Si tratta di contraddizioni che, su livelli ovviamente diversi, viviamo anche da noi, in Europa. Il patriarcato è ovunque, è strutturale al sistema capitalista e a quello sociale. Anche nel mondo dell’informazione, dove le giornaliste – spesso le più “radicali” nel loro lavoro, non a caso sono la maggior parte delle inviate e le corrispondenti dall’estero, soprattutto nelle zone di guerra, fateci caso – sono ancora considerate, in modo più o meno sottile, inferiori nelle competenze ai colleghi uomini. Assistiamo spesso a un atteggiamento discriminatorio dal punto di vista salariale che si accompagna a intollerabili comportamenti paternalistici».
Salutiamoci con alcune anticipazioni rispetto a ciò a cui stai lavorando oggi. Dove potremo leggerti e soprattutto cosa ci puoi lasciare da approfondire sul lavoro che hai fatto in questi anni, sulle storie che ci hai raccontato?
«A primavera partirò di nuovo per l’Iraq, uno dei luoghi che più mi ha affascinato. Per un progetto di lungo periodo sulla regione ezida di Shengal da realizzare insieme a una compagna di viaggio con cui ho già condiviso l’esperienza dello scorso anno nello stesso luogo.
Vorremmo poter accendere una luce su un popolo antico e misterioso. Conosciuto solo per il terribile massacro compiuto dall’Isis nel 2014, ma dal quale si è rialzato dando vita a un’esperienza politica di autogestione e autonomia che riprende quella del confederalismo democratico del Rojava.
Per il resto io ho la fortuna e la sfortuna di raccontare un pezzo di mondo, il Medio Oriente, con cui di certo non ci si annoia. Il consiglio di approfondimento che vorrei darvi è doppio. Prima di tutto, informatevi su quanto continua ad accadere in paesi come la Palestina, la Siria, l’Iraq, lo Yeme. Perché sono tuttora preda di interessi globali che tagliano fuori i popoli e le loro legittime aspirazioni.

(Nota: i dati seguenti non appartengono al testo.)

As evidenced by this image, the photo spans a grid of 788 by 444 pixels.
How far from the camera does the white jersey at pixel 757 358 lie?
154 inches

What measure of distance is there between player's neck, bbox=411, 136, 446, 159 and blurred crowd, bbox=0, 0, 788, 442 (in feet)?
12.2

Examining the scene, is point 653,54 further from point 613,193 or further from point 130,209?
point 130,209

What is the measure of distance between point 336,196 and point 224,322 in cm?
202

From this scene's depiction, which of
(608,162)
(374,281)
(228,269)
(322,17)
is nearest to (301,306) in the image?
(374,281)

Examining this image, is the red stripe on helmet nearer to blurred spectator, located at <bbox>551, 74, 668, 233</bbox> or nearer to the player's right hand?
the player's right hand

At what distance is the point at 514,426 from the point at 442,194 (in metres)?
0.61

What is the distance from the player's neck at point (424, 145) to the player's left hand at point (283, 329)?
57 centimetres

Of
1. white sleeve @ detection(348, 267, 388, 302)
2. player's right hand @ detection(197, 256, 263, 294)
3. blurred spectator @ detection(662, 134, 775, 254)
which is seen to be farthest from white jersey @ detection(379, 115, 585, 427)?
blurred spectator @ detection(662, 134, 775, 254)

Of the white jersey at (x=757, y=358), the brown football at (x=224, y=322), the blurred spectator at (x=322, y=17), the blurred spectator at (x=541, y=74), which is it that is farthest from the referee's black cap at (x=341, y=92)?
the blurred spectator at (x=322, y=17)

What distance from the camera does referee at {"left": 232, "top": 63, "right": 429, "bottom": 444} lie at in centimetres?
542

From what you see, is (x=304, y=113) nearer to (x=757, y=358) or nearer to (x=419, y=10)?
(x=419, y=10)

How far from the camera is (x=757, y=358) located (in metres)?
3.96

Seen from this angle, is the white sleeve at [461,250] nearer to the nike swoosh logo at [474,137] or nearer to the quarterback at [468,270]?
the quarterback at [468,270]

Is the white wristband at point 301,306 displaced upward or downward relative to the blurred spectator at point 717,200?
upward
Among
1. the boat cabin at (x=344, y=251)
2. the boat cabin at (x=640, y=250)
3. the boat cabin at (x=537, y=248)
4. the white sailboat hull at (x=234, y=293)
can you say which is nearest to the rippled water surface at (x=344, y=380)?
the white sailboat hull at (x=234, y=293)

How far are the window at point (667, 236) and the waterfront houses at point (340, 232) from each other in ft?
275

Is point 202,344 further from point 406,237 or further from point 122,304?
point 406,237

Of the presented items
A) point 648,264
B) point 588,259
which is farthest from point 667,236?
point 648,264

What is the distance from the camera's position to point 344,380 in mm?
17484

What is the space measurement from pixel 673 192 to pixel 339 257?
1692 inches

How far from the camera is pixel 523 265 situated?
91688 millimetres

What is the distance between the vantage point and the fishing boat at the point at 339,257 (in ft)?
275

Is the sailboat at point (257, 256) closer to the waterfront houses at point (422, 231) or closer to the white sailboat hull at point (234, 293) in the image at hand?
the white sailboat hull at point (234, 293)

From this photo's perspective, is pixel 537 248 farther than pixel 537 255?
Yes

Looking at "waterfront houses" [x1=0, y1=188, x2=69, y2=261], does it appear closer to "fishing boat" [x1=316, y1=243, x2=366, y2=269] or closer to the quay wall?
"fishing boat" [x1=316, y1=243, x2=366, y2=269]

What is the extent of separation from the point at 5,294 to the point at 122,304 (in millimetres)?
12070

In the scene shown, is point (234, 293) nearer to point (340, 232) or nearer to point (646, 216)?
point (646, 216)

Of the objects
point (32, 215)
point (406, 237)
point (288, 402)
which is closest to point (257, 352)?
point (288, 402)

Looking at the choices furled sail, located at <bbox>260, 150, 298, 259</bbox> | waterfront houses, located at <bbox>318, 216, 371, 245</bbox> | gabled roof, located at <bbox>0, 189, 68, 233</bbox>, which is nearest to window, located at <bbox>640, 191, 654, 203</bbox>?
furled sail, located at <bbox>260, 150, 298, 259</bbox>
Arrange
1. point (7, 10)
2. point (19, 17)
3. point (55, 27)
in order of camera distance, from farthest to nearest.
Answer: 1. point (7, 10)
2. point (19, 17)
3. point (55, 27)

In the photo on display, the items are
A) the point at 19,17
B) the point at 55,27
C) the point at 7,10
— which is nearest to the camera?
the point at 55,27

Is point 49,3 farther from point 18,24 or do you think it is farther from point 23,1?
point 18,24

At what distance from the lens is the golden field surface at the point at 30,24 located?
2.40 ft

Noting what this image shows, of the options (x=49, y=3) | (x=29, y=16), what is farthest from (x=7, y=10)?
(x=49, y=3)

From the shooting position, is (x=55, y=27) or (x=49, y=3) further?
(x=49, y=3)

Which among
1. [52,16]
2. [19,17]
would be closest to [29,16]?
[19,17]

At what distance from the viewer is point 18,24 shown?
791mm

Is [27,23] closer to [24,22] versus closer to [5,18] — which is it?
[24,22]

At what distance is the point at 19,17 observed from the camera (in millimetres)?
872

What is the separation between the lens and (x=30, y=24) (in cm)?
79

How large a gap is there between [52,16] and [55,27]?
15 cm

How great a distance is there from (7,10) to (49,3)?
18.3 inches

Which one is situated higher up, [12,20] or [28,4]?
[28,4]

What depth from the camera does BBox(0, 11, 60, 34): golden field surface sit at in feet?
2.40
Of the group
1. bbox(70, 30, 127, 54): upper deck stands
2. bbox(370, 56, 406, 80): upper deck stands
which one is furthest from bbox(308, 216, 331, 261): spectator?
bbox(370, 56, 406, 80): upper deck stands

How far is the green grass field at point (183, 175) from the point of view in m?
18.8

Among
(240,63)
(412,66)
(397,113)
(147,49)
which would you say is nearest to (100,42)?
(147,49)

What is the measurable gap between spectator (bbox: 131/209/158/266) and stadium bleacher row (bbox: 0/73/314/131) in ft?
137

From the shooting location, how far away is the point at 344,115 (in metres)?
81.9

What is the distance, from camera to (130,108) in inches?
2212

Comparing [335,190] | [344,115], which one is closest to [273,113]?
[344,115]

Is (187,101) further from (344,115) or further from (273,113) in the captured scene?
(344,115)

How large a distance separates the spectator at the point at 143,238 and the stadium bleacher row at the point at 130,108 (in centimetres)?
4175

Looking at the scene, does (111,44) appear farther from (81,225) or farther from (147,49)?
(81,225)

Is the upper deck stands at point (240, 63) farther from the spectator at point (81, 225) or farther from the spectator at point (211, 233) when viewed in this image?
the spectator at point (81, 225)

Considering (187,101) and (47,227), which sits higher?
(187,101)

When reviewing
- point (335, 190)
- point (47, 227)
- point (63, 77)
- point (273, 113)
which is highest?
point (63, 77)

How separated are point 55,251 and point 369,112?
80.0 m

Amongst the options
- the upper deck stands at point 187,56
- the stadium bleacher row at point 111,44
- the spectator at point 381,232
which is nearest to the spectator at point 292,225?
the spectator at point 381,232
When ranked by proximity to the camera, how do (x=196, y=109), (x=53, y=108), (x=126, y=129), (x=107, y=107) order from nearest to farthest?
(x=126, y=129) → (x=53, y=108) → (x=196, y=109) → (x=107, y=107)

Ma se davvero volete capirne di più, non limitatevi alle notizie di attualità. Approfondite con i romanzi, la musica, i fumetti, i film che quella parte del mondo sta producendo a ritmi impressionanti in questi anni. L’ultimo decennio ha visto l’esplosione di generazioni di artisti giovani.
Con un modo di raccontare se stessi e le proprie collettività molto diverso rispetto al passato. Sono estremamente moderni, ma allo stesso tempo sanno ridare indietro le proprie terre di origine e le loro contraddizioni. Leggete i loro romanzi (ormai in tantissimi sono tradotti in italiano), ascoltate la loro musica, troverete uno scrigno di tesori.
Qualche nome tra letteratura e musica. Le scrittrici palestinesi Adania Shibli e Ibtisam Azem e gli iracheni Ahmad Saadawi e Usama al-Shahmani, la fumettista libanese Lena Merhej, il romanziere turco Ahmet Altan, i musicisti libanesi Mashrou Leila o i palestinesi 47 Soul e Dam».
Grazie Chiara, saremo con te in ogni tua prossima sfida.